# SHORT EXERCISE
Translate this sentence from the biography of Frank Sheehan below into Spanish: "Francis Patrick Sheehan (17 August 1937 – 5 May 2021) was an Australian politician and community advocate from Ballarat."

# EXCERPT TO READ
[BEGIN]

Member of the Victorian Legislative Assembly for Ballarat South
- In office 3 April 1982 – 2 October 1992
- Preceded by: Joan Chambers
- Succeeded by: District abolished

Personal details
- Born: 17 August 1937 Ballarat, Victoria, Australia
- Died: 5 May 2021 (aged 83) Ballarat, Victoria, Australia
- Party: Labor
- Spouse: Rosalie Moroney ​(m. 1966)​
- Alma mater: University of Melbourne
- Occupation: Motor trades instructor

= Frank Sheehan (Australian politician) =

Australian politician (1937–2021)

Francis Patrick Sheehan (17 August 1937 – 5 May 2021) was an Australian politician and community advocate from Ballarat.

[END]

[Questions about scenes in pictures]
[BEGIN]

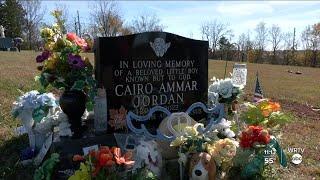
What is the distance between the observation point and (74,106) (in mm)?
4656

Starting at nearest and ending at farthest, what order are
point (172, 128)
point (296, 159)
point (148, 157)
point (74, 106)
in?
point (148, 157) → point (172, 128) → point (74, 106) → point (296, 159)

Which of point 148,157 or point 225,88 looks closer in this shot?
point 148,157

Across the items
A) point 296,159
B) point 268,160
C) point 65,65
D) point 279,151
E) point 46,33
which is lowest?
point 296,159

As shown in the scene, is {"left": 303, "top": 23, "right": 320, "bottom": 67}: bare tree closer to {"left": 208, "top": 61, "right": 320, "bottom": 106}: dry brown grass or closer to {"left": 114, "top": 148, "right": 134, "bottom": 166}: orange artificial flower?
{"left": 208, "top": 61, "right": 320, "bottom": 106}: dry brown grass

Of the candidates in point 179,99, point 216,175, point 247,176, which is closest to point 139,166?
point 216,175

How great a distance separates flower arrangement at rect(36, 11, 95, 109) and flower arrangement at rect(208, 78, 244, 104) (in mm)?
1878

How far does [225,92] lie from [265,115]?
0.89 meters

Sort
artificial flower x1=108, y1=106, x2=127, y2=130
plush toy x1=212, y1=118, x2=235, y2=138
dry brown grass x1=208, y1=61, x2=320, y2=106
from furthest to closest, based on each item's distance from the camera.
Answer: dry brown grass x1=208, y1=61, x2=320, y2=106, artificial flower x1=108, y1=106, x2=127, y2=130, plush toy x1=212, y1=118, x2=235, y2=138

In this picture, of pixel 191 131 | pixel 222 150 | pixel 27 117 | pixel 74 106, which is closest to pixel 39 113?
pixel 27 117

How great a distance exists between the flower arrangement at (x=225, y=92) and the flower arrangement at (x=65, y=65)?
6.16 ft

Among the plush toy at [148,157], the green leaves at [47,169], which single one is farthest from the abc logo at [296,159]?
the green leaves at [47,169]

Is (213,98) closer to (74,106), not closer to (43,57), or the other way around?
(74,106)

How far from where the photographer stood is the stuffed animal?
3.87 m

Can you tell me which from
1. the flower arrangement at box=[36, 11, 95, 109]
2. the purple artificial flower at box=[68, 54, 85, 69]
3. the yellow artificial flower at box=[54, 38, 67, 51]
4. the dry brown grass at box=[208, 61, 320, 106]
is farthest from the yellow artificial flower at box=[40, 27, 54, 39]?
the dry brown grass at box=[208, 61, 320, 106]
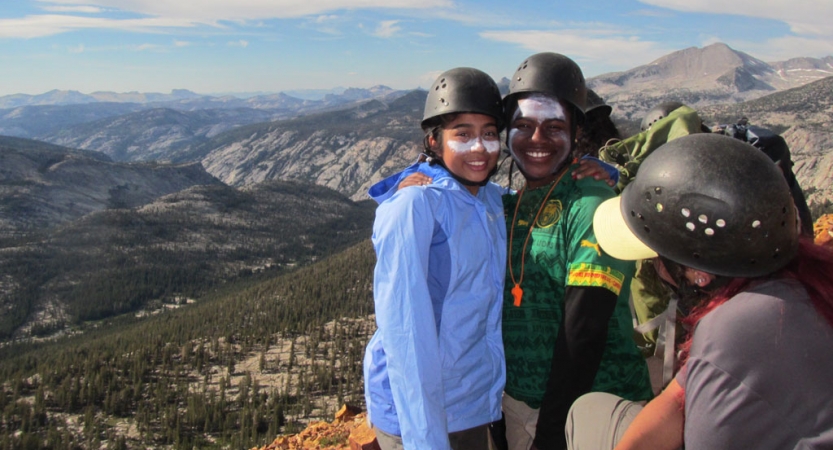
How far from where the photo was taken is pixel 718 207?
3.04 metres

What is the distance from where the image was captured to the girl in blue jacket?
3812 mm

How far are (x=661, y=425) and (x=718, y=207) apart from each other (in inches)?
56.6

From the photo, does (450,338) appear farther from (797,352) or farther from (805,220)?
(805,220)

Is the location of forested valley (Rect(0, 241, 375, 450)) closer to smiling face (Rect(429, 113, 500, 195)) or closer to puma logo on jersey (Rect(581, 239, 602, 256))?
smiling face (Rect(429, 113, 500, 195))

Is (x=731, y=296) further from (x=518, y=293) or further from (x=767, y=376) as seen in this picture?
(x=518, y=293)

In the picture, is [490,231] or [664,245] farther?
[490,231]

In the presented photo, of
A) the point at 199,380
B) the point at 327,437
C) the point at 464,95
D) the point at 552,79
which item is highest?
the point at 552,79

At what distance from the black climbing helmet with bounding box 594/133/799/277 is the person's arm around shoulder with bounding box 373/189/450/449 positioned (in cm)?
159

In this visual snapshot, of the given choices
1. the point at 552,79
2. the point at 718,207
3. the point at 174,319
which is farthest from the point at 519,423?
the point at 174,319

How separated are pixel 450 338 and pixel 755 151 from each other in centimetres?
250

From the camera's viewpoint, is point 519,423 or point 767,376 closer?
point 767,376

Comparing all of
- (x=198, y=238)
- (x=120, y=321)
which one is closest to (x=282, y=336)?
(x=120, y=321)

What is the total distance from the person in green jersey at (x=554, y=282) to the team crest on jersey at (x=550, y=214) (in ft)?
0.03

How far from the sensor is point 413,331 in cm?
380
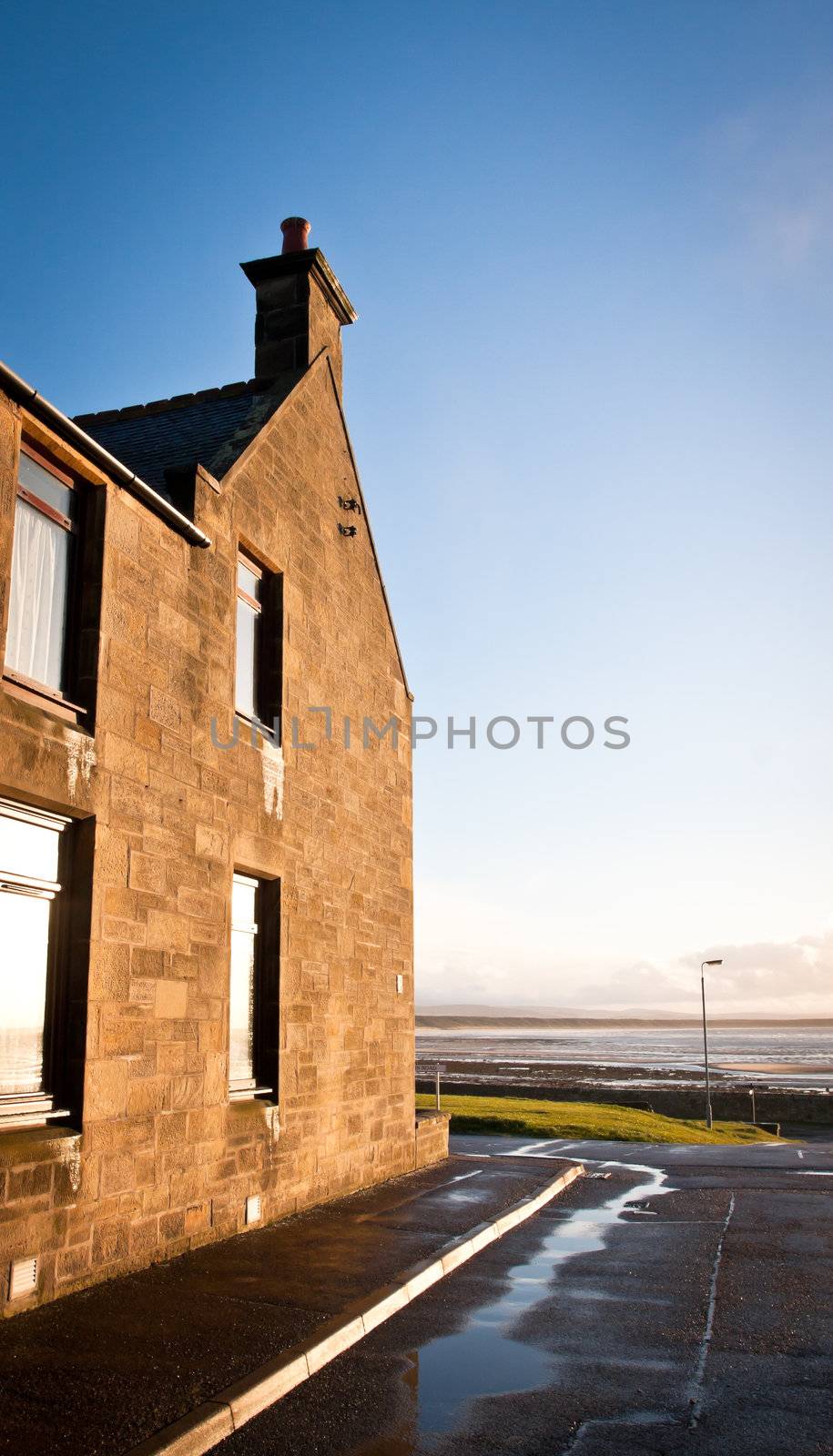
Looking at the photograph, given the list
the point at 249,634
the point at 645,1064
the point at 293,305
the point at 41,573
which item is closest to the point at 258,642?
the point at 249,634

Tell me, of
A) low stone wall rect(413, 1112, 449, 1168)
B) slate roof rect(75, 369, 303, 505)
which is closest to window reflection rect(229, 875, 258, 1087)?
slate roof rect(75, 369, 303, 505)

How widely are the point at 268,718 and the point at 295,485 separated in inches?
104

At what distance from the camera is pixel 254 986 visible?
10.1m

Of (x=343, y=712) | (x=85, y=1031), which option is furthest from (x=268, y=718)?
(x=85, y=1031)

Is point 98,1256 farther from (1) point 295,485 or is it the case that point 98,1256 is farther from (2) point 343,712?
(1) point 295,485

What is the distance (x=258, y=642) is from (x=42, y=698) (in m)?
3.75

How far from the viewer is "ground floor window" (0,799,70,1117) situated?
270 inches

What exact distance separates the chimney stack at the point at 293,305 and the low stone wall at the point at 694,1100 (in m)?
27.6

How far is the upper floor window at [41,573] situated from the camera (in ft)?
23.7

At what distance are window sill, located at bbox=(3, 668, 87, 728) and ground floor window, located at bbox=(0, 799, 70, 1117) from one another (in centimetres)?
66

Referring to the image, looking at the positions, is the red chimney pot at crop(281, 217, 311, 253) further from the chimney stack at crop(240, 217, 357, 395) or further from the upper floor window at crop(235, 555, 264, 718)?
the upper floor window at crop(235, 555, 264, 718)

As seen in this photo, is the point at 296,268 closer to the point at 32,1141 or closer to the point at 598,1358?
the point at 32,1141

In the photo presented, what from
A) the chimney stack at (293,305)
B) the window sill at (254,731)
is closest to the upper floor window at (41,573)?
the window sill at (254,731)

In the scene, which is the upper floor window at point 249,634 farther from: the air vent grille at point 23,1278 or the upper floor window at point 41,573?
the air vent grille at point 23,1278
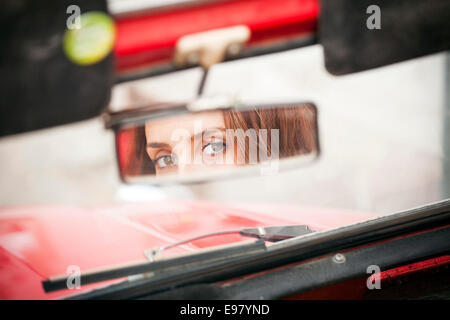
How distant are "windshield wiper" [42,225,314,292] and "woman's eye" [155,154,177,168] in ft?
1.15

[END]

# WRITTEN SOLUTION
Francis Patrick Sheehan (17 de agosto de 1937 – 5 de mayo de 2021) fue un político y defensor comunitario australiano de Ballarat.